Dr. Guan received his B.S. in Materials Physics from the University of Science and Technology of China (USTC) in 2002, where he was awarded the First-Class Outstanding Student Scholarship and the Zhenxiong Industry Scholarship. He spent one year as a Ph.D. candidate in the Department of Physics at the University of Colorado, Boulder, from 2002-2003, and transferred to Columbia University in Applied Physics, Solid State, in Fall 2003. Shortly thereafter, he started his Ph.D. dissertation research in Prof. William Bailey’s group in Materials Science and Engineering.

In his Ph.D. dissertation research, “Ultrafast magnetization dynamics in ferromagnetic ultrathin films and heterostructures,” Dr. Guan has developed, in collaboration with synchrotron scientists at Brookhaven National Laboratory, a powerful new technique to measure the high-speed response of ultrathin magnetic films used in magnetic information storage technology. The technique relies on x-ray magnetic circular dichroism (XMCD), a soft x-ray spectroscopic measurement available at national synchrotron facilities, to measure magnetization at elemental sites (such as Fe and Ni sites in the magnetically soft alloy Ni81Fe19). Dr. Guan has extended XMCD into the ultrafast time domain, demonstrating element- and layer-specific magnetization dynamics measurements at world-record temporal (2 ps) and rotational resolution (0.05 deg), enabling studies of energy loss mechanisms. His work, carried out at the Advanced Photon Source, Argonne National Laboratory, is a collaboration with synchrotron scientists at Brookhaven National Laboratory, and has appeared in Physical Review B, Journal of Applied Physics, Review of Scientific Instruments, and Journal of Magnetism and Magnetic Materials. During his Ph.D. dissertation research, Dr. Guan was primary author on five and secondary author on two peer-reviewed publications in archival journals, and was the recipient of the 2006 Materials Research Society Spring Meeting Graduate Student Award (Silver Medal).
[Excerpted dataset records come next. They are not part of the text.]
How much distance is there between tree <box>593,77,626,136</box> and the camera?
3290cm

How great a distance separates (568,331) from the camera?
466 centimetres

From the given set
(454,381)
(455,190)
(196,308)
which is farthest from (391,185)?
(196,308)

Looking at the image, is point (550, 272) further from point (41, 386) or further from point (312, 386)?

Dr. Guan is presently a postdoctoral researcher in the magnetic random access memory (M-RAM) Group at the IBM Thomas J. Watson Research Center in Yorktown Heights, NY.

History of the Robert Simon Memorial Prize

The Robert Simon Memorial Prize is awarded annually by the Department of Applied Physics and Applied Mathematics to the graduate student who has completed the most outstanding dissertation. Should no graduate student’s dissertation qualify in any given year, the prize may be awarded to either the most outstanding student who has completed a master of science degree in the Department or to the most outstanding graduating senior in the Department. The Department chair in consultation with the Department faculty selects the awardee.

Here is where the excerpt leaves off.